Terza questione: per quanto Galli della Loggia esprima preoccupazione per questo “andazzo”, la scuola è fin troppo ripiegata sulle conoscenze e stenta a sviluppare e valutare competenze. Il dramma, carissimi intellettuali, è che per molte ragioni scolastiche (età dei docenti, formazione, reclutamento), ma anche sociali (assenza degli adulti, adulti poco consapevoli, eccesso di esposizione ai devices) il bambino e l’adolescente sono sempre più lasciati soli nell’avventura della crescita.

Mi preoccupo quando incontro giovani mamme nel breve tratto casa-scuola parlare freneticamente al cellulare o forse chattare (di scuola) con le altre mamme, dimenticando che forse quei pochi momenti potrebbero generare un dia-logo molto più interessante e costruttivo con i propri bambini.

È vero che la società nel passato aveva altri modelli educativi, ma anche tanta esemplarità è venuta meno. Difficile per i nostri bambini e ragazzi procedere per imitazione.

Chiarissimo professor Galli della Loggia (di cui per altro ho spesso stimato i coltissimi giudizi), il dramma in questo momento è che non riusciamo più ad affascinare i nostri ragazzi, che la cultura, sia umanistica che scientifica e tecnica, appare loro completamente disincarnata dal senso e dalla realtà. Non scholae sed vitae discimus!

Occorrono soprattutto ora adulti colti, certamente, ma anche innamorati delle discipline, capaci di far convergere conoscenze e competenze.
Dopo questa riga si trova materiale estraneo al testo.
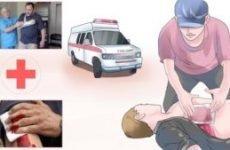 Перша медична допомога при вогнепальному пораненні: види та обробка ран, алгоритм дій при пошкодженні збройовому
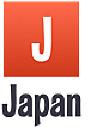 Japan Bargain Store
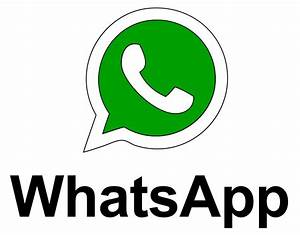 Why itâ??s time to give up WhatsApp! FIVE reasons to quit ...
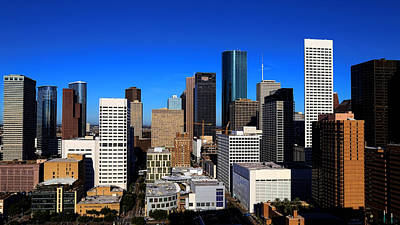 Photograph - Downtown Houston by Judy Vincent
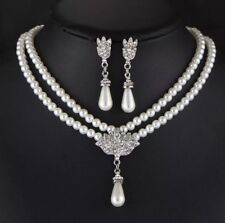 Bride Wedding White Pearls Beads Choker necklace set vintage style victorian UK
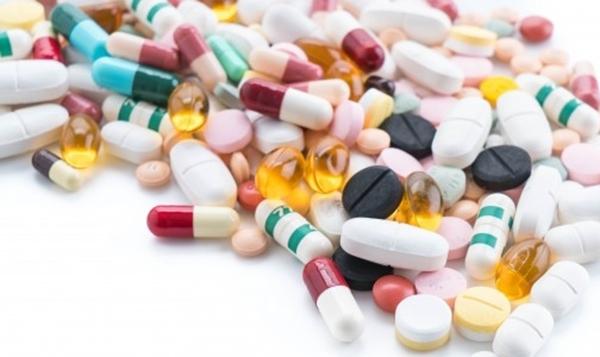 Список лекарств за которые можно получить налоговый вычет
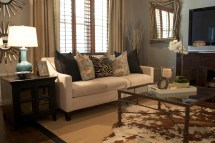 Living Room Paint Colors with Brown Furniture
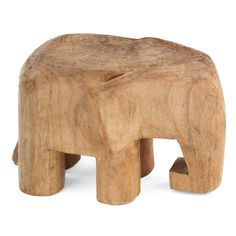Shop Design Ideas at Wayfair for a vast selection and the best prices online. Enjoy Free and Fast Shipping on most stuff, even big stuff! Elephant Table, Elephant Gifts, Elephant Sculpture, Wood Sculpture, Contemporary Decorative Objects, Wooden Art, Wood Carving, End Tables, Modern Decor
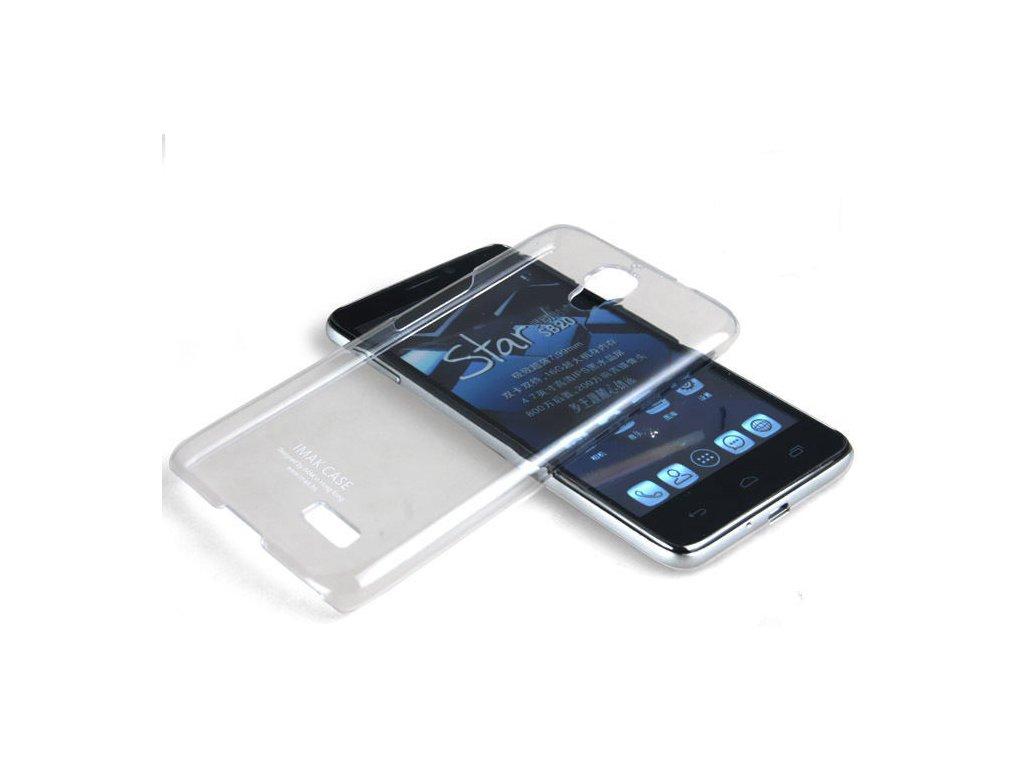 Průhledné pouzdro Imak pro Alcatel One Touch Idol X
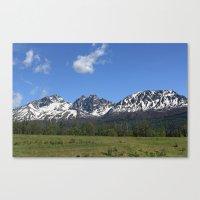 Pioneer Peak Canvas Print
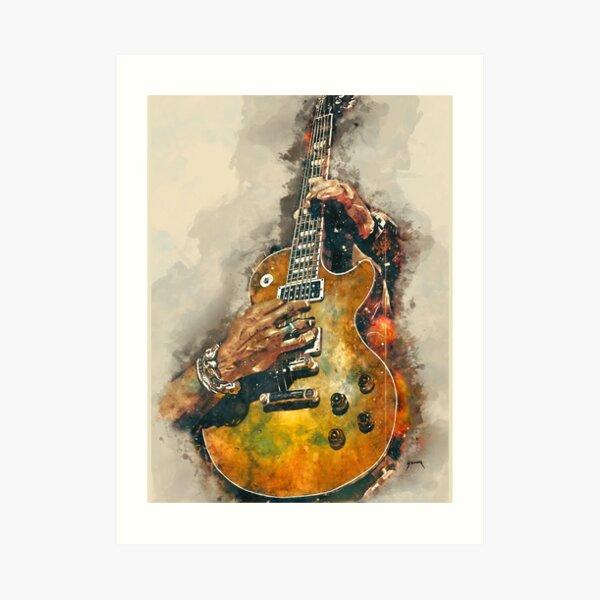 Slash's electric guitar Art Print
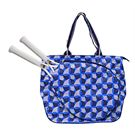 All For Color Serve It Up Tote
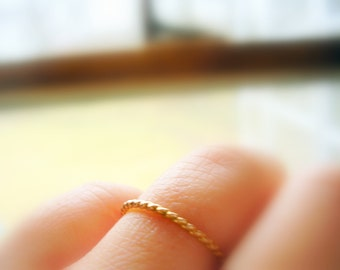 14K Gold 1.3mm Twisted Wedding Band Dainty Gold Ring Stacking Ring - made to order in your finger size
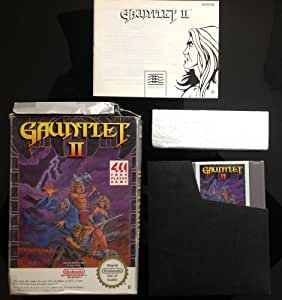 Gauntlet II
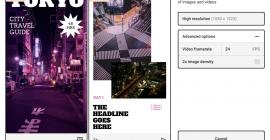Projector, una herramienta para crear hermosas historias en Instagram y presentaciones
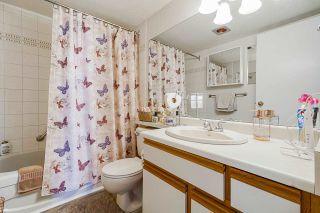 """Photo 25: 303 1460 MARTIN Street: White Rock Condo for sale in """"The Capistrano"""" (South Surrey White Rock)  : MLS®# R2577945"""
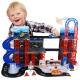 Выбираем игрушки для мальчиков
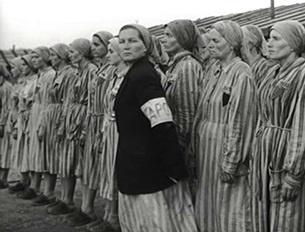 Кто в немецких концлагерях с…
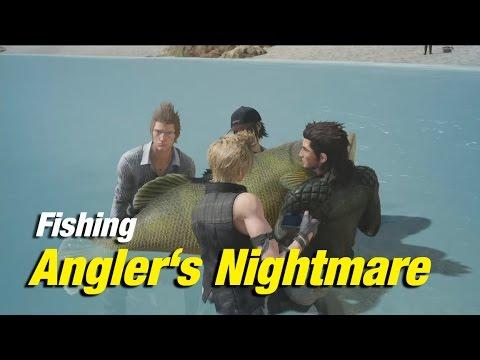 Final Fantasy XV | Fishing: Angler's Nightmare | Devil of the Cygillan at Galdin Quay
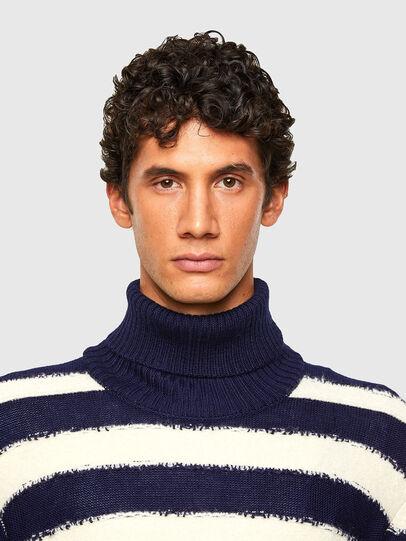 Diesel - K-BRENTON, Blue/White - Knitwear - Image 3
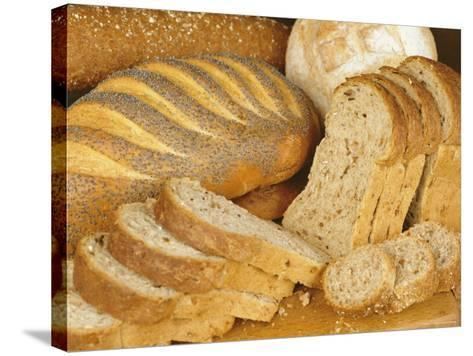 Bread Loaves and Slices of Bread-Lee Frost-Stretched Canvas Print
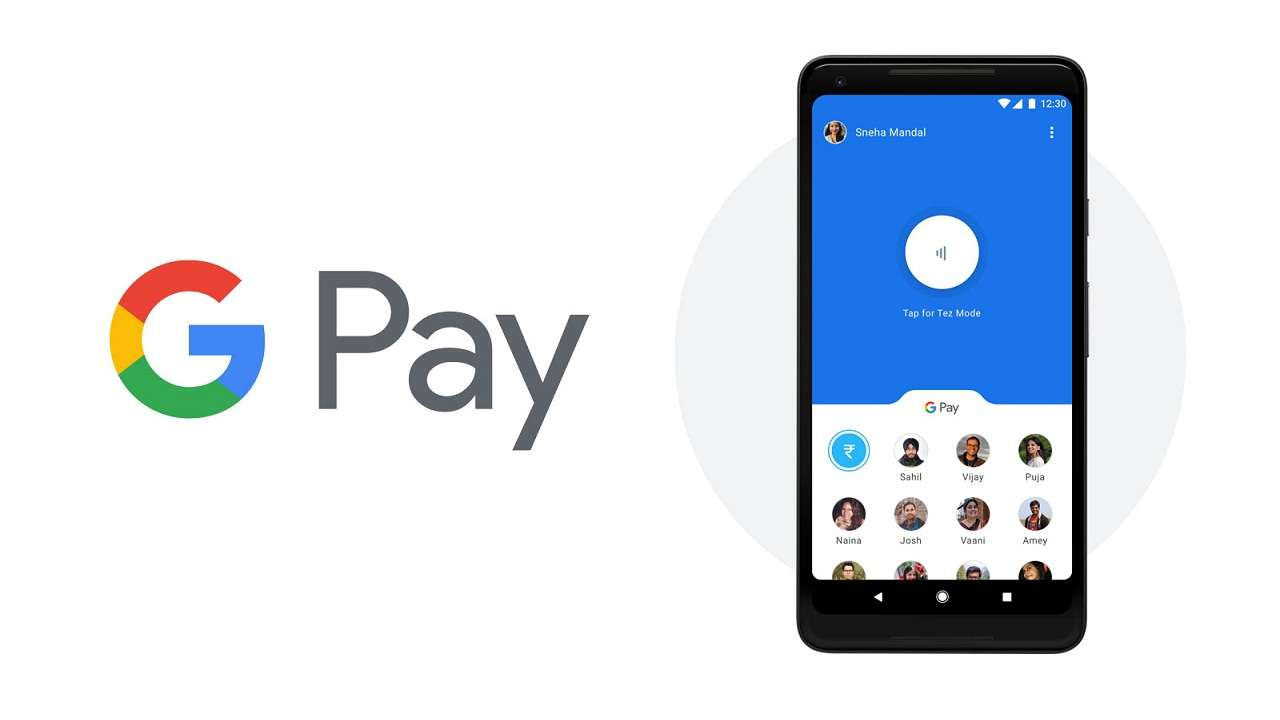 Google Pay arriva in Italia: come funziona, le banche supportate thumbnail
Solo così il volto degli studenti potrà tornare ad essere un volto che si volge verso il senso delle cose con curiosità e desiderio e non una nuca costantemente ripiegata a “googlare” fake news (in un inglese imparaticcio e incapace di competere con il mondo).

Professore, l’ho sentita molto acre anche nei confronti dell’educazione civica. La prego, si ravveda, è un’opportunità offerta nella direzione della civiltà, della convivenza, dell’etica della responsabilità; se è vero che per educare un bambino ci vuole un villaggio, consenta anche alla scuola di essere parte del villaggio e che i buoni maestri (e ce ne sono!) si lascino interpellare da questa nuova disciplina; si sono viste cose buone in questi primi mesi di sperimentazione.

Da ultimo, doveroso anche se ovvio, preme sottolineare ancora una volta come sia sempre più difficile che tanti giovani così dotati, di cui la scuola e la società tutta avrebbero tanto bisogno, decidano di diventare docenti per pochi euro e una carriera pressoché statica. È urgentissimo un cambiamento di prospettiva!